Experiments with TNF were carried out in phenol-red containing DMEM with 10% fetal bovine serum. As above, equivalent amounts of cells were treated with 10 ng/ml TNF (Calbiochem, La Jolla, CA) for 0, 10, and 20 min. Upon harvest, whole cell lysates were obtained and analyzed by Western blot analysis.

Western blot analysis
Western blot analysis was performed, as previously described (1), on whole-cell lysates that were obtained either by direct dissolution of cell pellet in 2x sample buffer (125 mM Tris-base, 20% glycerol, 4% sodium dodecyl sulfate, 10% ß-mercaptoethanol) or by extraction with Totex buffer (20 mM HEPES, pH 7.9, 350 mM NaCl, 20% glycerol, 1% NP-40, 1 mM MgCl₂, 0.5 mM EDTA, 0.1 mM EGTA, and 0.5 mM dithiothreitol) followed by Bradford assay (37). Immunoblotting was performed using antirat ER no. 715 (38) or anti-IB (Santa Cruz Biotechnology, Inc., Santa Cruz, CA). Blots were reprobed with antiactin (Santa Cruz Biotechnology, Inc.) or anti--tubulin (Calbiochem) to verify equivalent loading of samples. Saturating concentrations of antibody were used to allow for quantitative measurement of receptor levels. Bands were visualized by ECL (Amersham Pharmacia Biotech, Arlington Heights, IL) and quantified by laser densitometry. For each gel, EtOH-treated control samples were used to generate an internal standard curve for linear regression analysis, against which relative ER levels were determined. The correlation coefficient for the standard curves ranged from 0.99–1.0, verifying that the measurements of relative receptor levels determined by laser densitometry were within a linear range for the ECL reaction. Statistical differences between groups were determined by one-way ANOVA followed by a paired Student’s t test based on a 95% confidence interval.

Northern blot analysis
Total RNA was isolated by phenol:chloroform extraction and EtOH precipitation (39). Twenty micrograms of RNA were electrophoresed on a 1% agarose gel containing formaldehyde (40). The gels were transferred to nylon membrane and probed with a radiolabeled fragment of cDNA for ER (41), prolactin (Prl) (42), or glyceraldehyde 6-phosphate dehydrogenase (GAPDH) (43) using conditions previously described (1). Messenger RNA levels were quantified by phosphoimager analysis using Imagequant software (Molecular Dynamics, Inc., Sunnyvale, CA). ER levels were corrected for loading by normalization against GAPDH levels.

Transient transfections
PR1 cells were deprived of steroid and thyroid hormones, for 2 d before transfection, by maintenance in phenol-red free medium containing 10% resin/dextran-coated charcoal-stripped serum.

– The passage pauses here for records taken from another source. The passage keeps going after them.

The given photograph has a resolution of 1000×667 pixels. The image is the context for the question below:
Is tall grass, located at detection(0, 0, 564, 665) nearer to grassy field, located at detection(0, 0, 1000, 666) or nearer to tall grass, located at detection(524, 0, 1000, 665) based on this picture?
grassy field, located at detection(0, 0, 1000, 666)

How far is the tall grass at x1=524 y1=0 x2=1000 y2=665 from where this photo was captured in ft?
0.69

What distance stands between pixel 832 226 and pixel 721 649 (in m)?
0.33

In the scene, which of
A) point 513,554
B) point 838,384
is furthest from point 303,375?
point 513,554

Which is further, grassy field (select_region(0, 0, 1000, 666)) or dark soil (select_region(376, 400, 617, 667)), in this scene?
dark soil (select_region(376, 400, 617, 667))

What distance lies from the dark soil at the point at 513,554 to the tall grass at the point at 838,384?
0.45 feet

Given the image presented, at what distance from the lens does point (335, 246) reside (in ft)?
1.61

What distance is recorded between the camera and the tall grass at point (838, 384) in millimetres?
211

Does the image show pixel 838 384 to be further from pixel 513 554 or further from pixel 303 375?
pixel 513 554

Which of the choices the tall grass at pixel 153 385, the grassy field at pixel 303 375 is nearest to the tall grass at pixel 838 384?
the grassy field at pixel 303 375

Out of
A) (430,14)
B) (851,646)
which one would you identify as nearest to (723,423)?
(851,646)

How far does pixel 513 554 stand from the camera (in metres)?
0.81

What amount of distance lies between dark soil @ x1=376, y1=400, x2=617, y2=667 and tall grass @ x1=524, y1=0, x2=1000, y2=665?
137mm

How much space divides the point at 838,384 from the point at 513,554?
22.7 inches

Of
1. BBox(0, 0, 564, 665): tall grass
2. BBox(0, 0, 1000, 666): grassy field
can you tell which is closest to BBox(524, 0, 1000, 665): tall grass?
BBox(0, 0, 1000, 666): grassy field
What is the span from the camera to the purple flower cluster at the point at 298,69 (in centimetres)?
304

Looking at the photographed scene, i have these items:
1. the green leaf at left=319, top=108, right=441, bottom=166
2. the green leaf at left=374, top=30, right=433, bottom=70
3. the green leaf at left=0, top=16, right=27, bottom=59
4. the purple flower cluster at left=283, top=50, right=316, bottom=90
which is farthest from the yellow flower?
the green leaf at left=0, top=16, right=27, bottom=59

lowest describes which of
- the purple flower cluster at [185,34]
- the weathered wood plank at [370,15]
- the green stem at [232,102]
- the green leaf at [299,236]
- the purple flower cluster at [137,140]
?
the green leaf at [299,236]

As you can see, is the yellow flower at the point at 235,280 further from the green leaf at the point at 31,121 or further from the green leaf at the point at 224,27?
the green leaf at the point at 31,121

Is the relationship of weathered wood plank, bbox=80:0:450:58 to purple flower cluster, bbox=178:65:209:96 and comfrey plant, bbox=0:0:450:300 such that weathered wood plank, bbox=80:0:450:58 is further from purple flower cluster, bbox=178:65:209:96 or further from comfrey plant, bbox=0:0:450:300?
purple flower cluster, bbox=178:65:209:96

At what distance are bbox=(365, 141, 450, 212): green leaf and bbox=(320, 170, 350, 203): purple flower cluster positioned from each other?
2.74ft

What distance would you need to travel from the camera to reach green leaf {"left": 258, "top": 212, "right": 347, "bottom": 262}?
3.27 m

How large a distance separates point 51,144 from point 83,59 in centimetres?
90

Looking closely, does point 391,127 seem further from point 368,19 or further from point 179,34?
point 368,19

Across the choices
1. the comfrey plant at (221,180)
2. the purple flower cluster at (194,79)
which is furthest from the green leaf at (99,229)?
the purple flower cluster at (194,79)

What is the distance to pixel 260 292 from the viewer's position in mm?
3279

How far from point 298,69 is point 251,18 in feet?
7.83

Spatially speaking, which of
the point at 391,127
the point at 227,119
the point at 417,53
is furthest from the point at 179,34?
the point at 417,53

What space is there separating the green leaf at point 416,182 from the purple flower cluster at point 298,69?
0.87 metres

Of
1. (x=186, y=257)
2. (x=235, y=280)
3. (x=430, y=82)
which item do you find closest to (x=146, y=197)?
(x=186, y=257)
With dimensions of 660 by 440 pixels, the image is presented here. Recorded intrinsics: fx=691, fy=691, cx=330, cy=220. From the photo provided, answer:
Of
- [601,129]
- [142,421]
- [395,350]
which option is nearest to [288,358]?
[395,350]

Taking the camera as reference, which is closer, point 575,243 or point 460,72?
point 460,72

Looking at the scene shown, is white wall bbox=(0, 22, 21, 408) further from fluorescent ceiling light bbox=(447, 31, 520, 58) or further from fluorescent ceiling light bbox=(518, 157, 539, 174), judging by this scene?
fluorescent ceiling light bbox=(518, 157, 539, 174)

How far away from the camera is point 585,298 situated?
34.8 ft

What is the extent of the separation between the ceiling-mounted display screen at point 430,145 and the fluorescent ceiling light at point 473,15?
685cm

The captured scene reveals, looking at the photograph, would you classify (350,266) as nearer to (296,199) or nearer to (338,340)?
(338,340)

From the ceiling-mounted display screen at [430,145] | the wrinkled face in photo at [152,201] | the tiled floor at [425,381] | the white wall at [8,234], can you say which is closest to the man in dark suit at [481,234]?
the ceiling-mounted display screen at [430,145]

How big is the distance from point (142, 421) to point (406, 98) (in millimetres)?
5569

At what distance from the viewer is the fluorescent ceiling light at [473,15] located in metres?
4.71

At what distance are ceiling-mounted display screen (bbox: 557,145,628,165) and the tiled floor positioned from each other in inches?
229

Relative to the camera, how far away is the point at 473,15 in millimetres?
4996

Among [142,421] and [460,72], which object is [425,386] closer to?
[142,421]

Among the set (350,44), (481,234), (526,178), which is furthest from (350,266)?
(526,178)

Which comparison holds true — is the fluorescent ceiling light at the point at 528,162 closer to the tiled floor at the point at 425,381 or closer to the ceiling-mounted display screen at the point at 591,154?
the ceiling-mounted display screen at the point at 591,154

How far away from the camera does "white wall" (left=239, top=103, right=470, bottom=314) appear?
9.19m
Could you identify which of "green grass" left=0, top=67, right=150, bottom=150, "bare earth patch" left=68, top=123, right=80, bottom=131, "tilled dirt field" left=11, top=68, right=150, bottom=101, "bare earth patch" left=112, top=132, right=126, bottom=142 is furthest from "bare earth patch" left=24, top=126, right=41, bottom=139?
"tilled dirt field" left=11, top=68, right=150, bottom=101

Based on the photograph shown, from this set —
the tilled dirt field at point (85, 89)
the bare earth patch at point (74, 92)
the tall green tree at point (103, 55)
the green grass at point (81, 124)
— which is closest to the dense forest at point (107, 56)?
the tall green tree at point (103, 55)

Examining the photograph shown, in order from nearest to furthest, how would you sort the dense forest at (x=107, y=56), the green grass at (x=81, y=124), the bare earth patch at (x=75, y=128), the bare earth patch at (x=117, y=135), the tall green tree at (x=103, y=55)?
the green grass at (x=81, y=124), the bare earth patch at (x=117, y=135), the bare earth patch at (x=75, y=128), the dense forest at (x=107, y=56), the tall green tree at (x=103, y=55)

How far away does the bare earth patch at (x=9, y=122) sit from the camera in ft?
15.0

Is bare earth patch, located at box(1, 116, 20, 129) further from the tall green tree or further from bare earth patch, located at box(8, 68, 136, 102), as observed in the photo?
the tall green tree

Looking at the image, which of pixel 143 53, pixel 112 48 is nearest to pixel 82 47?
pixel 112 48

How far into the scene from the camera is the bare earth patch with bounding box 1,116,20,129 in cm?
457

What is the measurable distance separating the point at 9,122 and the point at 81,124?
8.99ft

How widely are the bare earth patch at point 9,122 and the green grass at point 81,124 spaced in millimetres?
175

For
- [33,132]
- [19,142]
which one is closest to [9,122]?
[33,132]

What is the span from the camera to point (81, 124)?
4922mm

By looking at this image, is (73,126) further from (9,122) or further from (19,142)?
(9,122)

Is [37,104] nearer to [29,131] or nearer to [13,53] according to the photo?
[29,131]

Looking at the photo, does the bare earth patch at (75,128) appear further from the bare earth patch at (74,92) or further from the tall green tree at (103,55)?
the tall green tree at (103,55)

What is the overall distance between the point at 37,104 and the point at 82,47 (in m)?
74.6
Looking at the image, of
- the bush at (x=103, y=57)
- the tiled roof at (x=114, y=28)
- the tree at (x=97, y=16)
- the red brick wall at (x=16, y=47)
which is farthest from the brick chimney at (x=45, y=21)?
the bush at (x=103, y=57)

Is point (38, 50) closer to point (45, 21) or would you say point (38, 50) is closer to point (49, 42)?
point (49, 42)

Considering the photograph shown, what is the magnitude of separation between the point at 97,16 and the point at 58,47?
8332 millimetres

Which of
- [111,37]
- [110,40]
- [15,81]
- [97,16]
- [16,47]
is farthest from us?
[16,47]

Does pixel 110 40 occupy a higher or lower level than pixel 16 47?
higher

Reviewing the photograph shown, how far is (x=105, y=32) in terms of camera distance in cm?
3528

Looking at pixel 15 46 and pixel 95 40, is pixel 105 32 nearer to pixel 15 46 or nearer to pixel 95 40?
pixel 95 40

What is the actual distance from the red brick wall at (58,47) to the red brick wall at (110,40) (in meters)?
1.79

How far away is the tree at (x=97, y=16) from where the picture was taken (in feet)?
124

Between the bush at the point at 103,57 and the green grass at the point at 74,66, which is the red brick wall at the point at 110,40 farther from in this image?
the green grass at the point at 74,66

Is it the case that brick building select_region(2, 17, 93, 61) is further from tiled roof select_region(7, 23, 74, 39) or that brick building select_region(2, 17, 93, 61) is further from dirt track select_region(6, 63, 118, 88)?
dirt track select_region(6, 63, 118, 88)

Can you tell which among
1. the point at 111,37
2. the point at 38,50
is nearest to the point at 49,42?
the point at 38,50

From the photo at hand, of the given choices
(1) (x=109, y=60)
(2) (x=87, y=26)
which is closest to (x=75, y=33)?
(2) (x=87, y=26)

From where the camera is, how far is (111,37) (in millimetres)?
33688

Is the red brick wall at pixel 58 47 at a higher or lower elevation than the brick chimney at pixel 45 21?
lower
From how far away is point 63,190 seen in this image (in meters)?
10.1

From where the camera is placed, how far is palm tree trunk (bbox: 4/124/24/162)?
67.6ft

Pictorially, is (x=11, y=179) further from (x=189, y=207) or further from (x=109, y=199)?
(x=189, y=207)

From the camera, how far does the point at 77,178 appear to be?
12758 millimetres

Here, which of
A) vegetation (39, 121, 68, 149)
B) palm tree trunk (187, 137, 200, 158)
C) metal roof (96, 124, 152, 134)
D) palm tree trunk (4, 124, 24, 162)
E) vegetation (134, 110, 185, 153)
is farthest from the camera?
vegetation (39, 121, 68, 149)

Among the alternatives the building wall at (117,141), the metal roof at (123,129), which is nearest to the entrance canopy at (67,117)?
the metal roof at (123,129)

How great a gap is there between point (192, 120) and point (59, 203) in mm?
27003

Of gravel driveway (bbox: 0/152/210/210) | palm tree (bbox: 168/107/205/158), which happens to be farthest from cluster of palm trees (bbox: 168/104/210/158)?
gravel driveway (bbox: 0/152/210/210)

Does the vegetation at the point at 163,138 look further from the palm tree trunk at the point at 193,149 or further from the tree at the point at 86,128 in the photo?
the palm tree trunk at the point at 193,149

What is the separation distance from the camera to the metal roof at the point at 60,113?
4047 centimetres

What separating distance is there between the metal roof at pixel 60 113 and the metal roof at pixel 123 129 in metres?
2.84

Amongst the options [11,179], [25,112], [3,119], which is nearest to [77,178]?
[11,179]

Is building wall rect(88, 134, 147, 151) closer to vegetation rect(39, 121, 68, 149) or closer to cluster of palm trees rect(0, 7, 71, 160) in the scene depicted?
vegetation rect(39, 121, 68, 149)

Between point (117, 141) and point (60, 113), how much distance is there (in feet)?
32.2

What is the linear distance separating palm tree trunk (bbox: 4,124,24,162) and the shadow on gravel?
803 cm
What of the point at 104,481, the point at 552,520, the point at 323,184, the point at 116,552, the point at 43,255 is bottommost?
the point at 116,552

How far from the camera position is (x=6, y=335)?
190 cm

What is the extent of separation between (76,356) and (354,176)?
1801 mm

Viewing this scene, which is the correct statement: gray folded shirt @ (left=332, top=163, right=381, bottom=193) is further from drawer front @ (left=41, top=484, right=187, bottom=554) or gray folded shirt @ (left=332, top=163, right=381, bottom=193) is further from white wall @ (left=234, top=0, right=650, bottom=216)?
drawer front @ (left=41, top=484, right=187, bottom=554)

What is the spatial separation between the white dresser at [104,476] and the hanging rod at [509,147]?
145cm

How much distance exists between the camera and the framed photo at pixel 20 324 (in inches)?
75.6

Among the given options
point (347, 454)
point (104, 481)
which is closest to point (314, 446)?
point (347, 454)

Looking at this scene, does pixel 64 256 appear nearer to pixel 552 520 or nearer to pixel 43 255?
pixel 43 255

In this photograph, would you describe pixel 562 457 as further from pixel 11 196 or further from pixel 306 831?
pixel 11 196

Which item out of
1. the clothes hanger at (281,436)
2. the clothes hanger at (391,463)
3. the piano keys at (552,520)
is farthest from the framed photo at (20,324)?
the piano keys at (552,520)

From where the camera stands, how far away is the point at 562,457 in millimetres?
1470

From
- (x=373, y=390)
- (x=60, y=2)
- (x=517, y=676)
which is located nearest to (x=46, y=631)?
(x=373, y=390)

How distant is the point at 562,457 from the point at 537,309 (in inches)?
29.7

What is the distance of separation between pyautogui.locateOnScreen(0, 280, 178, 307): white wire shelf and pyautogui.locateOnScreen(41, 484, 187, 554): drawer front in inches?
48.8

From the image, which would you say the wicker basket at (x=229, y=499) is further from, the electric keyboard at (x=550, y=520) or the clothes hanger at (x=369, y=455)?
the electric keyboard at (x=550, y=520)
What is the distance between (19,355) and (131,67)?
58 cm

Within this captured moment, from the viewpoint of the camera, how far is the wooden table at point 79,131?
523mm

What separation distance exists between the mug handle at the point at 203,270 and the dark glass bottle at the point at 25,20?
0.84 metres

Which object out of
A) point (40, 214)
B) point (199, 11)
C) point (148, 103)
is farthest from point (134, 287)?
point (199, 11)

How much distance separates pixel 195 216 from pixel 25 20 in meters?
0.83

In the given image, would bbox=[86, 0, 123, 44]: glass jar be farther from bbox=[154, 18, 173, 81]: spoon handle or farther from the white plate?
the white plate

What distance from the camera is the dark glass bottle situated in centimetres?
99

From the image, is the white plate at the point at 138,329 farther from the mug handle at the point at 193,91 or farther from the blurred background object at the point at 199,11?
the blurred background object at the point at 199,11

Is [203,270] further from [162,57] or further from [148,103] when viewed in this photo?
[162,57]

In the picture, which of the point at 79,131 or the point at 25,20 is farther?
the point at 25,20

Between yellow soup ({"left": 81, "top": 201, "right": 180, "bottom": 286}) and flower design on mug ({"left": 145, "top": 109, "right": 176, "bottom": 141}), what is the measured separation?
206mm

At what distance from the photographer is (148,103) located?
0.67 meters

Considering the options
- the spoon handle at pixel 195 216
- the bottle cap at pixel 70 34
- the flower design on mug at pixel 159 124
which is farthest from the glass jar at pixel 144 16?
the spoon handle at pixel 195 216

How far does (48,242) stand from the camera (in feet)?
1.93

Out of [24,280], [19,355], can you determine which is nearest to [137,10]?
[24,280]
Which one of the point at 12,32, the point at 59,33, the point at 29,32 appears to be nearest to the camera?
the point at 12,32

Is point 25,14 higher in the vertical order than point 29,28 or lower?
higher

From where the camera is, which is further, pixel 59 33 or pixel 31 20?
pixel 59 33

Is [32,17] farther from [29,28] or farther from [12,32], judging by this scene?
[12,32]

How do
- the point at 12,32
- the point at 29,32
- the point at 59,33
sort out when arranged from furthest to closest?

Cells were transfected using Superfect reagent (QIAGEN, Valencia, CA) according to manufacturer’s instructions. To assess ER transcriptional activity, two reporter genes were used: an ERE-tk-luc, which is comprised of a multimerized vitellogenin estrogen response element and a thymidine kinase promoter-driving luciferase (44); and a -2.5 Prl-luc comprised of 2.5 kb of the upstream regulatory region of the Prl gene fused to luciferase (45). Thyroid hormone receptor (TR) transcriptional activity was assessed using a reporter construct composed of a palindromic thyroid hormone response element (TRE) upstream of a minimal MTV promoter-driving luciferase expression (46). Glucocorticoid responsiveness was measured using a 4x multimerized glucocorticoid response element (GRE) fused to a tk-Luc reporter gene construct, which was provided by Dr. Chinghai Kao. To control for transfection efficiency, cells were cotransfected with a CMV-ßgal construct. The CMV-ßgal construct used in these experiments did not exhibit any regulation by E2 or T₃. Hormone treatment began immediately after removal of transfection reagent. Assays for luciferase (Promega Corp., Madison, WI) and ß-galactosidase (Tropix, Bedford, MA) activity were performed according to manufacturers’ instructions. Statistically significant differences were determined using a paired Student’s t test.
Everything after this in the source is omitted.